La strega urlò agitando le gambe, il dondolio del ramo era un chiaro segno che presto si sarebbe spezzato.
- Sto per scivolare! – gridò in preda al panico la donna.
- Lasciati andare. Non ti succederà nulla.
- Non riesco Severus.
- Smettila di frignare e sganciati da quel dannato ramo! - ordinò severo.
- Non dirmi cosa devo fare! – urlò esasperata lei.
Non appena finì di urlare le mani lasciarono totalmente la presa lasciandola cadere proprio in testa all’amico.
Severus era pronto ad afferrarla, aveva posizionato bene il corpo e bilanciato correttamente il peso sui piedi, ma quando se la ritrovò tra le braccia non riuscì a sostenere il suo peso e cadde.
Rotolarono entrambi a terra, lui la teneva stretta, lei si era aggrappata al suo collo tremante come una foglia.
Quando si fermarono, Patricia aveva il viso premuto con forza sulla sua casacca.
- Sei a terra. – le sussurrò l’uomo all’orecchio – E’ tutto finito.
La donna si guardò attorno con i grandi occhi verdi sgranati dal terrore, fece un sospiro di sollievo. Poi cominciò a sbraitare.
- Non osare mai più urlarmi in quel modo hai capito! Io non sono una tua studentessa! Non darmi più ordini! – si alzò dal terreno e si guardò attorno per la prima volta.

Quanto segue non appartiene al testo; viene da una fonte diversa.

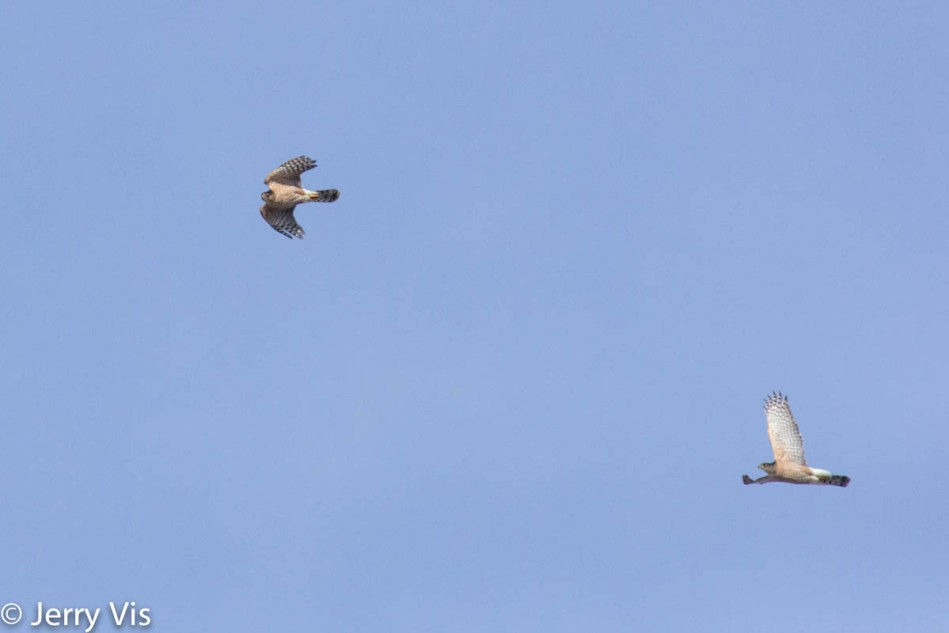 Cooper's hawks in flight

- Tu… tu…- cominciò Severus forzandosi di non strozzarla con le proprie mani – io… io.. argh!!! – si allontanò qualche passo cercando un sentiero o, comunque, un qualche punto di riferimento conosciuto.
Purtroppo la foresta era molto fitta, non vedeva molto oltre alla vegetazione, gli alberi sembravano semplici pini e querce. Insomma nulla di caratteristico.
Sentì la presenza dell’amica accanto, ma non le disse nulla.
- Scusa. – mormorò lei con un filo di voce – Hai ragione, mi sono comportata come una bambina. Ero molto spaventata.
- Non importa Patricia. Anch’io ti devo delle scuse, sono stato troppo duro. – fece lui – Ora dobbiamo capire dove siamo.
- Io posso rispondere. – echeggiò un’acuta voce allegra spuntata dal nulla.
- Chi ha parlato?- fece Patricia guardandosi attorno.
- Io. – rispose la vocetta.
- Fatti vedere! – urlò Severus sospettoso - Esci allo scoperto.
- Ma io sono allo scoperto!
La strega fece un passo in avanti guardandosi attorno.
- Ehi ferma! Così mi schiacci!
- Cosa?- la ragazza alzò il piede. Sotto la suola c’era un piccolo esserino verde, vestito di stracci e molto denutrito – Non posso crederci…- mormorò facendo un passo indietro, ma il piede si incastrò in una radice sporgente e cadde a terra.
- Stai bene? - domandò Severus chinandosi per aiutarla ad alzarsi.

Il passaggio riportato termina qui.